Collected data entries:
****
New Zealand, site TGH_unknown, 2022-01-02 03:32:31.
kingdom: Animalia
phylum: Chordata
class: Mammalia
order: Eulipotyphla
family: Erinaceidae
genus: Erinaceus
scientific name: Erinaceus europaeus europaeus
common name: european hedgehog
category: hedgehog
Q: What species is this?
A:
****
Required work: Repeat exactly the lines from the one containing "kingdom: Animalia" through the last line of the records above, both included, and nothing else.

Task answer:
kingdom: Animalia
phylum: Chordata
class: Mammalia
order: Eulipotyphla
family: Erinaceidae
genus: Erinaceus
scientific name: Erinaceus europaeus europaeus
common name: european hedgehog
category: hedgehog
Q: What species is this?
A:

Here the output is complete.